EXCERPT TO READ:
BEGIN

145 A. 355 | Md. | 1929
Thomas B. Horton died intestate on August 28th, 1928, in Baltimore City, Maryland, the place of his domicile. He *129 left to survive him Grace H. Horton, his widow, and Thomas B. Horton, Jr., and Marie G. Gischel, children of a former marriage. On September 1st, 1928, the day after his funeral, the widow applied for, and was by the Orphans' Court of Baltimore City granted, letters of administration on his estate, and on September 13th, 1928, his two children filed a petition praying the court to revoke the letters granted to Mrs. Horton, and to appoint her with Mrs. Gischel as co-administratices of the estate, or to appoint her as co-administratrix, on the ground that they had had no notice of Mrs. Horton's application nor any opportunity of presenting to the court reasons why they or one of them should be allowed to administer the estate, and that therefore the grant of letters was premature and improvident. Mrs. Horton answered the petition, and the matter was set for a hearing before the Orphans' Court of Baltimore City on October 19th, 1928. At the hearing the court refused to allow the petitioners to offer evidence in support of their petition, but, after hearing counsel for the respective parties, passed an order dismissing it. This appeal is from that order.
In addition to the petition and answer the record contains the following stipulation of fact: "The parties were present in court with their counsel and witnesses, there was no stenographer, but one was sent for; thereupon the court proceeded to listen to argument of counsel upon the petition and answer and after hearing such argument announced its decision, counsel for the petitioner having offered to put his witnesses on the stand to prove that the petitioners had no notice of the application for letters and the administratrix having offered to prove with her witnesses that notice had been given to them, but the court said that they had reached a decision and did not care to hear testimony."

END

GIVEN EXERCISE: Translate this sentence from the court opinion above into Spanish: "Mrs. Horton answered the petition, and the matter was set for a hearing before the Orphans' Court of Baltimore City on October 19th, 1928."

LISTING:
BEGIN

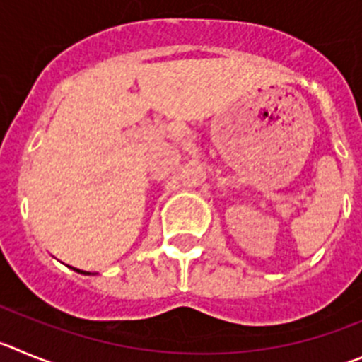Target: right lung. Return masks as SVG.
<instances>
[{"label":"right lung","instance_id":"add662e5","mask_svg":"<svg viewBox=\"0 0 362 362\" xmlns=\"http://www.w3.org/2000/svg\"><path fill=\"white\" fill-rule=\"evenodd\" d=\"M76 272H79V274H92V272H84V270H79V269H74Z\"/></svg>","mask_w":362,"mask_h":362}]
</instances>
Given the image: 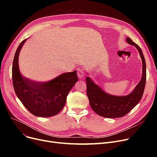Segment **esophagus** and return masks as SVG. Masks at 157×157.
<instances>
[{"instance_id":"esophagus-1","label":"esophagus","mask_w":157,"mask_h":157,"mask_svg":"<svg viewBox=\"0 0 157 157\" xmlns=\"http://www.w3.org/2000/svg\"><path fill=\"white\" fill-rule=\"evenodd\" d=\"M78 71H77V74H78V76L80 78H83L85 76V71L83 69L81 68H78Z\"/></svg>"}]
</instances>
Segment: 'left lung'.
Instances as JSON below:
<instances>
[{"label":"left lung","mask_w":157,"mask_h":157,"mask_svg":"<svg viewBox=\"0 0 157 157\" xmlns=\"http://www.w3.org/2000/svg\"><path fill=\"white\" fill-rule=\"evenodd\" d=\"M127 42L134 46L138 50L143 62L142 78L138 85L130 94L126 96H114L105 93L94 82L87 77L86 94L89 103L95 113L101 117L109 118H120L125 116L141 101L146 85V61L140 47L127 37Z\"/></svg>","instance_id":"8db88e82"}]
</instances>
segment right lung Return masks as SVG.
Segmentation results:
<instances>
[{
  "mask_svg": "<svg viewBox=\"0 0 157 157\" xmlns=\"http://www.w3.org/2000/svg\"><path fill=\"white\" fill-rule=\"evenodd\" d=\"M27 39L16 49L12 68L14 92L23 105L32 114L39 117H51L63 108L67 96L78 80L76 71L65 72L47 82H39L23 77L18 67L21 49Z\"/></svg>",
  "mask_w": 157,
  "mask_h": 157,
  "instance_id": "add662e5",
  "label": "right lung"
}]
</instances>
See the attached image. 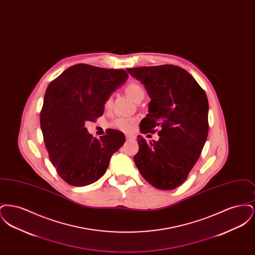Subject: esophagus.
<instances>
[{"label":"esophagus","mask_w":255,"mask_h":255,"mask_svg":"<svg viewBox=\"0 0 255 255\" xmlns=\"http://www.w3.org/2000/svg\"><path fill=\"white\" fill-rule=\"evenodd\" d=\"M134 138L135 137H134V135H133V134H126V139H129V140L131 139L132 140V139H134Z\"/></svg>","instance_id":"obj_1"}]
</instances>
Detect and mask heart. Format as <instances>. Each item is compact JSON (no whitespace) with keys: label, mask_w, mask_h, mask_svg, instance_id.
Segmentation results:
<instances>
[{"label":"heart","mask_w":255,"mask_h":255,"mask_svg":"<svg viewBox=\"0 0 255 255\" xmlns=\"http://www.w3.org/2000/svg\"><path fill=\"white\" fill-rule=\"evenodd\" d=\"M125 92L135 102H138L140 99H143L144 97V90L142 86L135 81L128 83L125 87ZM111 107H112V98L109 97L105 99L103 103V108L108 111L111 109ZM133 122H134L133 119H130V118H119L112 122V125L119 130L129 132L133 129Z\"/></svg>","instance_id":"b5f03b06"}]
</instances>
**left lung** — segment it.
<instances>
[{
    "mask_svg": "<svg viewBox=\"0 0 255 255\" xmlns=\"http://www.w3.org/2000/svg\"><path fill=\"white\" fill-rule=\"evenodd\" d=\"M151 97L140 133L158 132V141L137 135L135 166L147 182L172 190L193 168L208 134V100L203 88L181 67L160 65L127 69Z\"/></svg>",
    "mask_w": 255,
    "mask_h": 255,
    "instance_id": "obj_1",
    "label": "left lung"
}]
</instances>
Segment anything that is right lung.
<instances>
[{"label": "right lung", "mask_w": 255, "mask_h": 255, "mask_svg": "<svg viewBox=\"0 0 255 255\" xmlns=\"http://www.w3.org/2000/svg\"><path fill=\"white\" fill-rule=\"evenodd\" d=\"M127 77L125 70L76 64L48 86L40 126L49 159L67 183L85 186L97 182L125 142L124 133L115 129H107L99 139L94 137L85 122L103 115L105 99Z\"/></svg>", "instance_id": "1"}]
</instances>
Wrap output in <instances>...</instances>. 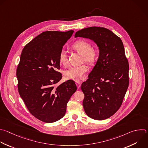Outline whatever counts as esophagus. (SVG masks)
Returning a JSON list of instances; mask_svg holds the SVG:
<instances>
[{
    "mask_svg": "<svg viewBox=\"0 0 148 148\" xmlns=\"http://www.w3.org/2000/svg\"><path fill=\"white\" fill-rule=\"evenodd\" d=\"M75 83H76V85H77L78 88L79 89L80 87H81V83L79 81H76Z\"/></svg>",
    "mask_w": 148,
    "mask_h": 148,
    "instance_id": "esophagus-1",
    "label": "esophagus"
}]
</instances>
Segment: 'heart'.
Wrapping results in <instances>:
<instances>
[{"label":"heart","mask_w":148,"mask_h":148,"mask_svg":"<svg viewBox=\"0 0 148 148\" xmlns=\"http://www.w3.org/2000/svg\"><path fill=\"white\" fill-rule=\"evenodd\" d=\"M73 48L82 55L84 60L89 64H93L97 59V52L92 49L91 45L87 41L84 40H77L73 45ZM59 59L62 64H67L68 60L66 51L63 50L60 52ZM88 71V67L85 64L71 66L64 71V76L67 79L78 81L83 78Z\"/></svg>","instance_id":"obj_1"}]
</instances>
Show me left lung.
Listing matches in <instances>:
<instances>
[{
  "label": "left lung",
  "mask_w": 148,
  "mask_h": 148,
  "mask_svg": "<svg viewBox=\"0 0 148 148\" xmlns=\"http://www.w3.org/2000/svg\"><path fill=\"white\" fill-rule=\"evenodd\" d=\"M77 37L88 38L99 47L97 62L81 88L86 115L105 120L119 109L129 85V64L123 42L110 30L98 27L78 31Z\"/></svg>",
  "instance_id": "8db88e82"
}]
</instances>
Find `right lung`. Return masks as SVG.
<instances>
[{
  "label": "right lung",
  "instance_id": "add662e5",
  "mask_svg": "<svg viewBox=\"0 0 148 148\" xmlns=\"http://www.w3.org/2000/svg\"><path fill=\"white\" fill-rule=\"evenodd\" d=\"M73 30L45 31L23 49L16 75L18 90L30 113L45 123H53L65 114L67 104L77 90L73 80L57 87L62 78L59 55Z\"/></svg>",
  "mask_w": 148,
  "mask_h": 148
}]
</instances>
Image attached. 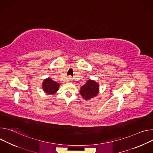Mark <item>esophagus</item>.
<instances>
[{"label":"esophagus","instance_id":"obj_1","mask_svg":"<svg viewBox=\"0 0 153 153\" xmlns=\"http://www.w3.org/2000/svg\"><path fill=\"white\" fill-rule=\"evenodd\" d=\"M71 79H72V77L71 76H69V77H68V81H70L71 80Z\"/></svg>","mask_w":153,"mask_h":153}]
</instances>
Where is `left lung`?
I'll return each mask as SVG.
<instances>
[{"mask_svg": "<svg viewBox=\"0 0 153 153\" xmlns=\"http://www.w3.org/2000/svg\"><path fill=\"white\" fill-rule=\"evenodd\" d=\"M99 92V84L95 81L89 79L79 91L81 95L86 100L97 96Z\"/></svg>", "mask_w": 153, "mask_h": 153, "instance_id": "8db88e82", "label": "left lung"}]
</instances>
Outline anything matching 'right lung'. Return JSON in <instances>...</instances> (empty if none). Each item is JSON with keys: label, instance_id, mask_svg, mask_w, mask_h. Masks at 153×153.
Instances as JSON below:
<instances>
[{"label": "right lung", "instance_id": "1", "mask_svg": "<svg viewBox=\"0 0 153 153\" xmlns=\"http://www.w3.org/2000/svg\"><path fill=\"white\" fill-rule=\"evenodd\" d=\"M59 88V84L52 79L48 78L44 80L42 82V89L48 94H55Z\"/></svg>", "mask_w": 153, "mask_h": 153}]
</instances>
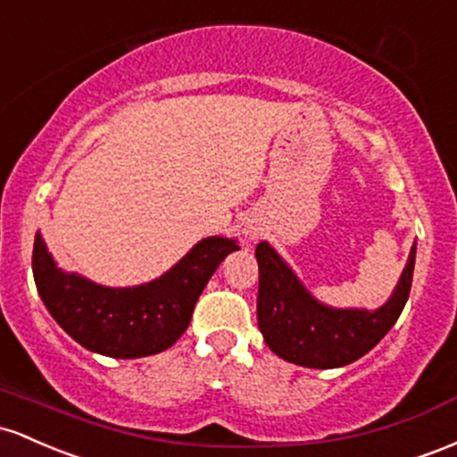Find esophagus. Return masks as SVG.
Wrapping results in <instances>:
<instances>
[{
	"label": "esophagus",
	"instance_id": "esophagus-1",
	"mask_svg": "<svg viewBox=\"0 0 457 457\" xmlns=\"http://www.w3.org/2000/svg\"><path fill=\"white\" fill-rule=\"evenodd\" d=\"M244 233H245V237H248V239H254V230H253V227H248V228H244Z\"/></svg>",
	"mask_w": 457,
	"mask_h": 457
}]
</instances>
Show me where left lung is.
<instances>
[{"mask_svg": "<svg viewBox=\"0 0 457 457\" xmlns=\"http://www.w3.org/2000/svg\"><path fill=\"white\" fill-rule=\"evenodd\" d=\"M417 244L410 248L397 287L380 309H335L306 289L291 265L268 242L256 245L259 297L256 320L265 343L287 362L335 369L365 356L384 339L406 306Z\"/></svg>", "mask_w": 457, "mask_h": 457, "instance_id": "left-lung-1", "label": "left lung"}]
</instances>
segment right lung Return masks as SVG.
Segmentation results:
<instances>
[{"label":"right lung","instance_id":"add662e5","mask_svg":"<svg viewBox=\"0 0 457 457\" xmlns=\"http://www.w3.org/2000/svg\"><path fill=\"white\" fill-rule=\"evenodd\" d=\"M235 250L237 239L212 235L151 283L105 287L58 268L36 233L32 270L40 300L71 339L104 356L142 358L177 343L209 278Z\"/></svg>","mask_w":457,"mask_h":457}]
</instances>
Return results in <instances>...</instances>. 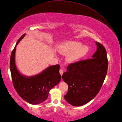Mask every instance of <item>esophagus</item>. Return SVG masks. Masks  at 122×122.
I'll list each match as a JSON object with an SVG mask.
<instances>
[{
    "label": "esophagus",
    "mask_w": 122,
    "mask_h": 122,
    "mask_svg": "<svg viewBox=\"0 0 122 122\" xmlns=\"http://www.w3.org/2000/svg\"><path fill=\"white\" fill-rule=\"evenodd\" d=\"M59 73H60V74L61 75V76L63 75V73H64V72H63V70H62V69H60V70H59Z\"/></svg>",
    "instance_id": "34e87169"
}]
</instances>
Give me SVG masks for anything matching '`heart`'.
I'll return each instance as SVG.
<instances>
[{
    "label": "heart",
    "mask_w": 122,
    "mask_h": 122,
    "mask_svg": "<svg viewBox=\"0 0 122 122\" xmlns=\"http://www.w3.org/2000/svg\"><path fill=\"white\" fill-rule=\"evenodd\" d=\"M58 52L62 55H67V61L70 63H76L83 58L88 52V47L78 41H67L59 44Z\"/></svg>",
    "instance_id": "1"
}]
</instances>
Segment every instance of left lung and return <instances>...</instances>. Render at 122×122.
<instances>
[{
	"mask_svg": "<svg viewBox=\"0 0 122 122\" xmlns=\"http://www.w3.org/2000/svg\"><path fill=\"white\" fill-rule=\"evenodd\" d=\"M97 50L92 58L71 64L62 78L68 85L65 99L73 106H82L93 99L98 93L107 73L106 50L96 42Z\"/></svg>",
	"mask_w": 122,
	"mask_h": 122,
	"instance_id": "obj_1",
	"label": "left lung"
}]
</instances>
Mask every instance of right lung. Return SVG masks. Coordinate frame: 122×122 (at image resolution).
I'll list each match as a JSON object with an SVG mask.
<instances>
[{"label": "right lung", "mask_w": 122, "mask_h": 122, "mask_svg": "<svg viewBox=\"0 0 122 122\" xmlns=\"http://www.w3.org/2000/svg\"><path fill=\"white\" fill-rule=\"evenodd\" d=\"M25 35L26 34H24L20 37L11 53L10 71L13 86L17 94L27 102L37 105L46 100L50 91L60 82V66L59 65L50 66L40 73L31 76L20 73L15 63V52L17 44Z\"/></svg>", "instance_id": "right-lung-1"}]
</instances>
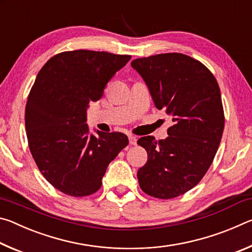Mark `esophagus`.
I'll list each match as a JSON object with an SVG mask.
<instances>
[{"instance_id": "esophagus-1", "label": "esophagus", "mask_w": 252, "mask_h": 252, "mask_svg": "<svg viewBox=\"0 0 252 252\" xmlns=\"http://www.w3.org/2000/svg\"><path fill=\"white\" fill-rule=\"evenodd\" d=\"M136 136H134V135H129V142H130V144H132V146H135L136 144Z\"/></svg>"}]
</instances>
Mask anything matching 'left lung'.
<instances>
[{
  "label": "left lung",
  "mask_w": 252,
  "mask_h": 252,
  "mask_svg": "<svg viewBox=\"0 0 252 252\" xmlns=\"http://www.w3.org/2000/svg\"><path fill=\"white\" fill-rule=\"evenodd\" d=\"M131 66L148 85L157 109L172 117L168 138L142 136L148 161L138 170L143 192L159 199L186 193L210 167L222 138L224 114L218 82L201 62L182 53L135 59Z\"/></svg>",
  "instance_id": "left-lung-1"
}]
</instances>
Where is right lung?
<instances>
[{
  "mask_svg": "<svg viewBox=\"0 0 252 252\" xmlns=\"http://www.w3.org/2000/svg\"><path fill=\"white\" fill-rule=\"evenodd\" d=\"M131 55L75 50L51 58L40 70L25 106L30 151L55 189L85 197L101 188L111 161L129 144L121 132L90 134L87 109Z\"/></svg>",
  "mask_w": 252,
  "mask_h": 252,
  "instance_id": "1",
  "label": "right lung"
}]
</instances>
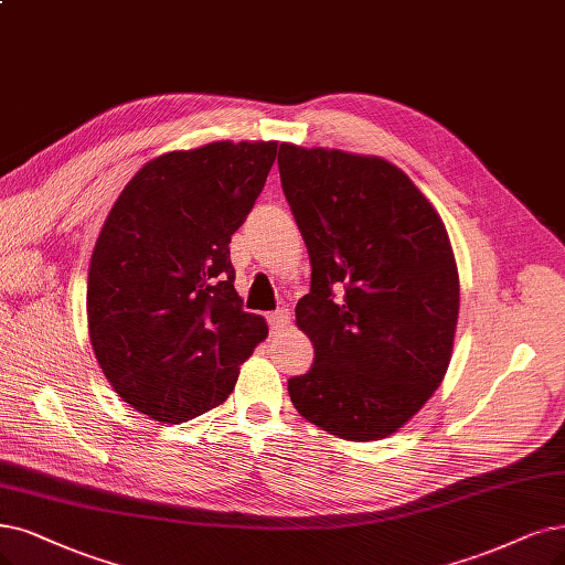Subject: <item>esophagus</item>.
Masks as SVG:
<instances>
[{
    "instance_id": "34e87169",
    "label": "esophagus",
    "mask_w": 565,
    "mask_h": 565,
    "mask_svg": "<svg viewBox=\"0 0 565 565\" xmlns=\"http://www.w3.org/2000/svg\"><path fill=\"white\" fill-rule=\"evenodd\" d=\"M267 321H269V330L271 332H281L290 323V309L281 307L277 311H271V315H267Z\"/></svg>"
}]
</instances>
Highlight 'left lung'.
Segmentation results:
<instances>
[{
    "label": "left lung",
    "instance_id": "obj_1",
    "mask_svg": "<svg viewBox=\"0 0 565 565\" xmlns=\"http://www.w3.org/2000/svg\"><path fill=\"white\" fill-rule=\"evenodd\" d=\"M279 174L311 263L296 326L315 365L288 380V395L330 435L382 440L426 405L451 361L461 286L447 227L380 156L286 141Z\"/></svg>",
    "mask_w": 565,
    "mask_h": 565
}]
</instances>
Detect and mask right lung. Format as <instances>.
<instances>
[{
	"label": "right lung",
	"mask_w": 565,
	"mask_h": 565,
	"mask_svg": "<svg viewBox=\"0 0 565 565\" xmlns=\"http://www.w3.org/2000/svg\"><path fill=\"white\" fill-rule=\"evenodd\" d=\"M277 141H212L146 162L104 221L88 267V332L120 398L162 424L233 393L267 338L242 309L230 237L260 195Z\"/></svg>",
	"instance_id": "right-lung-1"
}]
</instances>
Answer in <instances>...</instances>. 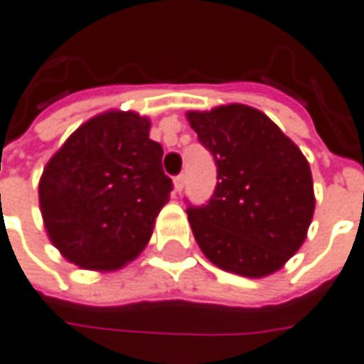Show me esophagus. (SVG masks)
Wrapping results in <instances>:
<instances>
[{"label":"esophagus","instance_id":"34e87169","mask_svg":"<svg viewBox=\"0 0 364 364\" xmlns=\"http://www.w3.org/2000/svg\"><path fill=\"white\" fill-rule=\"evenodd\" d=\"M184 182H186L184 174H178V176H174V190H176V192H182V188H184Z\"/></svg>","mask_w":364,"mask_h":364}]
</instances>
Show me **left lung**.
I'll return each instance as SVG.
<instances>
[{
    "label": "left lung",
    "mask_w": 364,
    "mask_h": 364,
    "mask_svg": "<svg viewBox=\"0 0 364 364\" xmlns=\"http://www.w3.org/2000/svg\"><path fill=\"white\" fill-rule=\"evenodd\" d=\"M188 120L218 172L212 198L186 210L200 250L237 275L277 272L301 247L315 210L301 150L245 105L188 112Z\"/></svg>",
    "instance_id": "1"
}]
</instances>
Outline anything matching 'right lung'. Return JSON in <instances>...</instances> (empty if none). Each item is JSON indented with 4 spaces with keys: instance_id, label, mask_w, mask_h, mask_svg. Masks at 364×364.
Returning <instances> with one entry per match:
<instances>
[{
    "instance_id": "add662e5",
    "label": "right lung",
    "mask_w": 364,
    "mask_h": 364,
    "mask_svg": "<svg viewBox=\"0 0 364 364\" xmlns=\"http://www.w3.org/2000/svg\"><path fill=\"white\" fill-rule=\"evenodd\" d=\"M136 112H105L73 132L39 182L47 234L85 269H119L149 244L172 180Z\"/></svg>"
}]
</instances>
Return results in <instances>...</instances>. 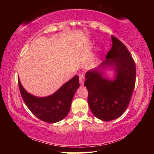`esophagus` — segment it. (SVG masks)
<instances>
[{"mask_svg":"<svg viewBox=\"0 0 154 154\" xmlns=\"http://www.w3.org/2000/svg\"><path fill=\"white\" fill-rule=\"evenodd\" d=\"M84 79H85V76L83 74H82L79 75V83L80 84L83 85V83H84Z\"/></svg>","mask_w":154,"mask_h":154,"instance_id":"1","label":"esophagus"}]
</instances>
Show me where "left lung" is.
Listing matches in <instances>:
<instances>
[{"label": "left lung", "instance_id": "1", "mask_svg": "<svg viewBox=\"0 0 154 154\" xmlns=\"http://www.w3.org/2000/svg\"><path fill=\"white\" fill-rule=\"evenodd\" d=\"M111 39L112 48L106 60L86 72L84 83L91 111L96 118L105 122L118 118L124 113L136 80V66L130 52L115 36H111ZM106 70L113 72V75L110 77Z\"/></svg>", "mask_w": 154, "mask_h": 154}]
</instances>
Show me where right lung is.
<instances>
[{"mask_svg":"<svg viewBox=\"0 0 154 154\" xmlns=\"http://www.w3.org/2000/svg\"><path fill=\"white\" fill-rule=\"evenodd\" d=\"M18 85L23 100L30 111L38 119L48 123L61 121L69 113L73 96L79 88L78 75L64 83L52 94L38 97L28 93L18 78Z\"/></svg>","mask_w":154,"mask_h":154,"instance_id":"1","label":"right lung"}]
</instances>
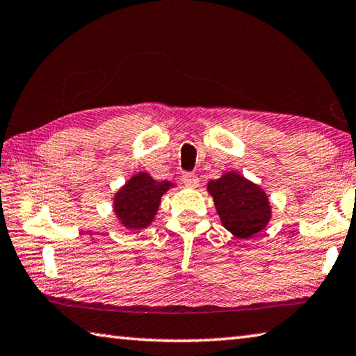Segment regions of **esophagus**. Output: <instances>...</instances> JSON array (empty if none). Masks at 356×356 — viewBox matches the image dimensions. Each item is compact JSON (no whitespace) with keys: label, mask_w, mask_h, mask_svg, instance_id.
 Here are the masks:
<instances>
[{"label":"esophagus","mask_w":356,"mask_h":356,"mask_svg":"<svg viewBox=\"0 0 356 356\" xmlns=\"http://www.w3.org/2000/svg\"><path fill=\"white\" fill-rule=\"evenodd\" d=\"M182 182H184L185 187H188V188H198L200 187V177L193 172L182 174Z\"/></svg>","instance_id":"esophagus-1"}]
</instances>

END

THE ANSWER: La Sra. Horton contestó la petición, y el asunto se fijó para una audiencia ante el Tribunal de Huérfanos de la Ciudad de Baltimore el 19 de octubre de 1928.